▶ _Extrait du document_

—————

En France, la compétence de l’Autorité de la concurrence (ci-après « l’Autorité » ou « l’AdlC ») pour se prononcer sur une opération de concentration est déterminée par les seuils en chiffre d’affaires définis par l’article L.430-2 du Code de commerce. De même, au niveau européen, la compétence de la Commission européenne est déterminée par les seuils en chiffre d’affaires définis par l’article 1 du Règlement n°139/2004 du 20 janvier 2004 relatif au contrôle des concentrations entre entreprises.
Compte-tenu du caractère obligatoire et suspensif du contrôle des concentrations en France, comme en Europe, la définition de seuils de chiffre d’affaires offrait une certaine sécurité juridique aux entreprises dans l’appréciation de leurs obligations de notification d’une opération de concentration.

—————

▶ _Extrait des données_
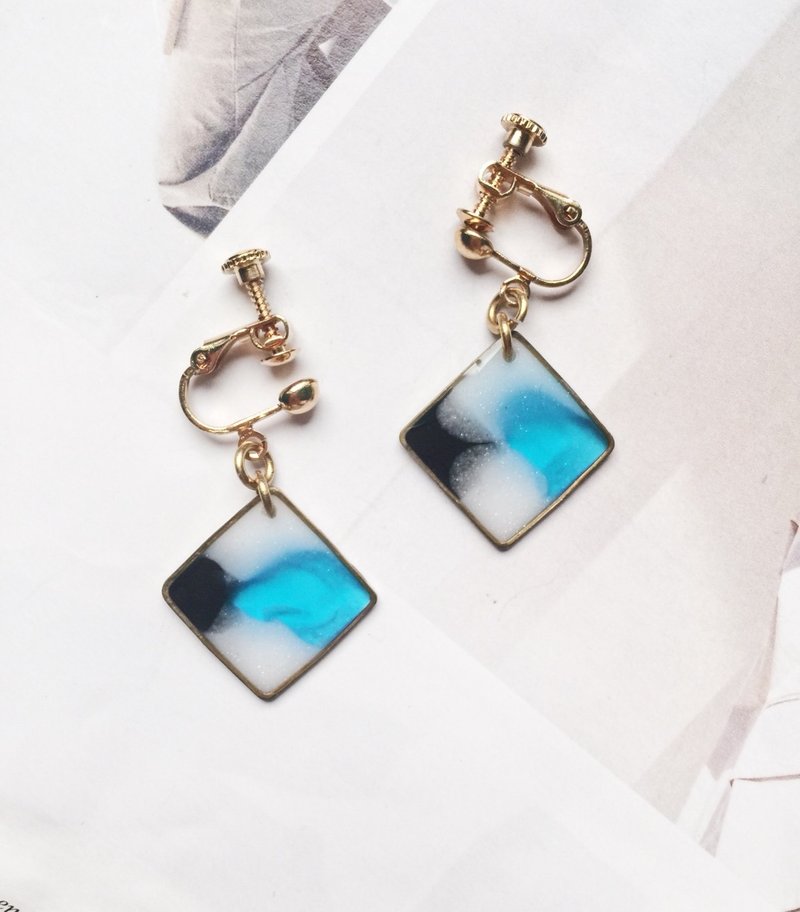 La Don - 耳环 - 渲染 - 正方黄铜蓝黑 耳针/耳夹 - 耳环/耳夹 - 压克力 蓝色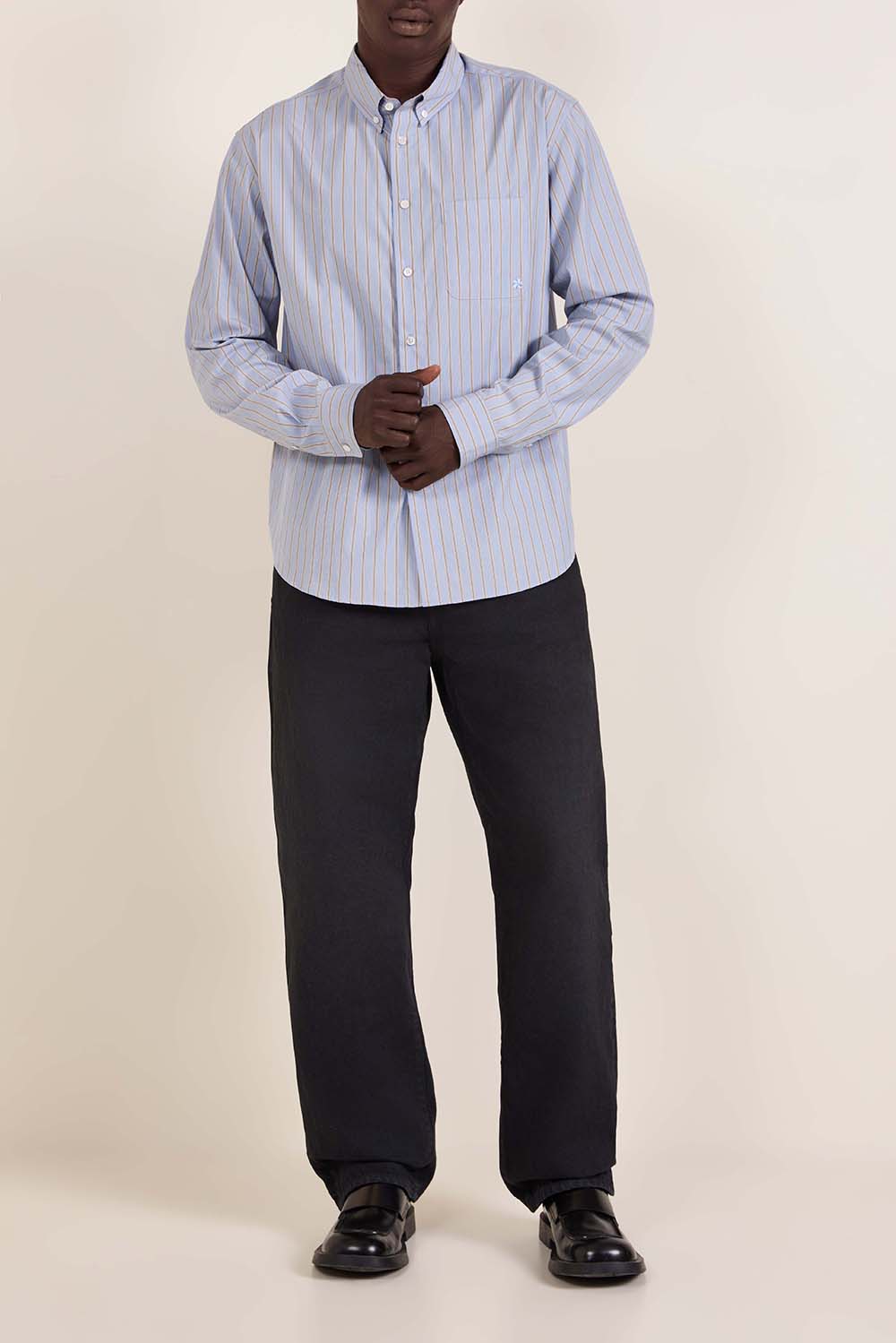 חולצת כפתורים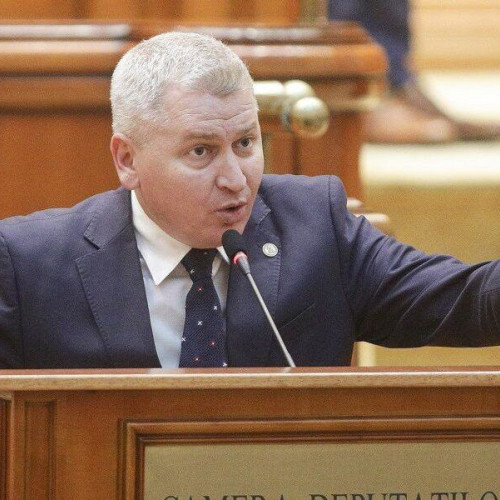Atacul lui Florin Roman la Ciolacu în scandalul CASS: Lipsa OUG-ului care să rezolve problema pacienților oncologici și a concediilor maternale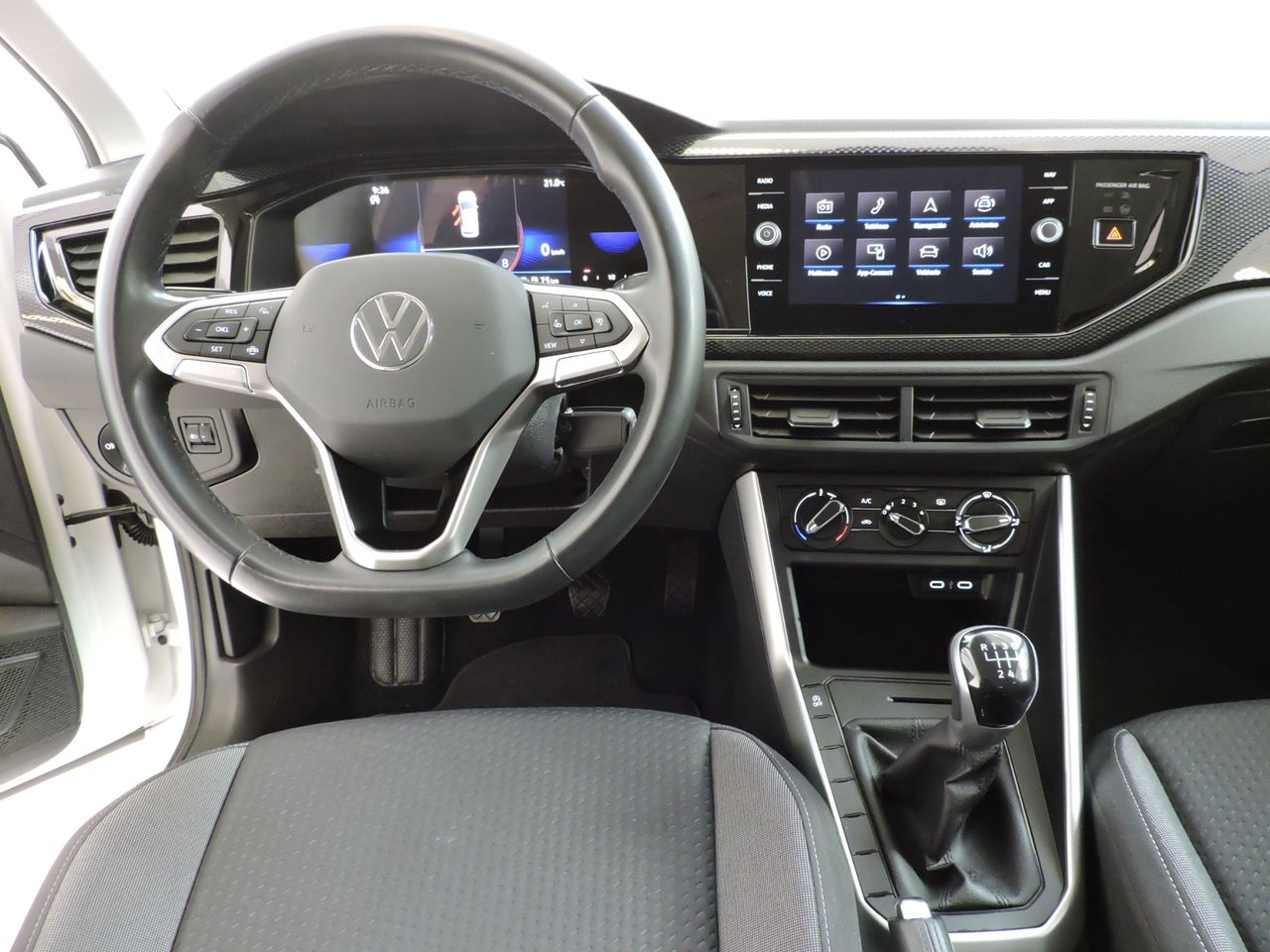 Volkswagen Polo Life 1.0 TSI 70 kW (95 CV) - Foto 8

—————

▶ _Consignes de travail_
**1)** Selon le texte sur le contrôle des concentrations, quel article du Code de commerce fixe les seuils en chiffre d’affaires qui déterminent la compétence de l’Autorité de la concurrence ?
**2)** Poursuivez le texte sur le contrôle des concentrations à partir de sa dernière phrase.

▶ _Réponses par tâche_
**1)** L’article L.430-2 du Code de commerce.

**2)**
Cependant, les entreprises parties à une opération de concentration doivent également désormais prendre en compte dans leur analyse la nouvelle interprétation par la Commission européenne de l’article 22 du Règlement n°139/2004 qui permet aux autorités nationales de concurrence de lui renvoyer pour examen une opération de concentration alors même qu’elle ne franchit pas les seuils de compétence d’une autorité nationale (1), nouvelle compétence à laquelle la Commission vient de donner sa pleine mesure en infligeant à Illumina et GRAIL des sanctions inédites pour violation de l’effet suspensif du contrôle des concentrations (2).
1. La nouvelle interprétation de l’article 22 du Règlement n°139/2004 par la Commission européenne permet l’examen d’opérations de concentration sous les seuils de compétences des autorités de concurrence.
L’article 22 du Règlement n°139/2004 prévoit la possibilité pour une ou plusieurs autorités nationales de concurrence de demander à la Commission européenne d’examiner toute concentration, qui ne franchit pas les seuils de compétence de la Commission définis à l’article 1, mais qui affecte le commerce entre états membres et menace d’affecter de manière significative la concurrence sur le territoire du ou des états membres qui formulent cette demande de renvoi.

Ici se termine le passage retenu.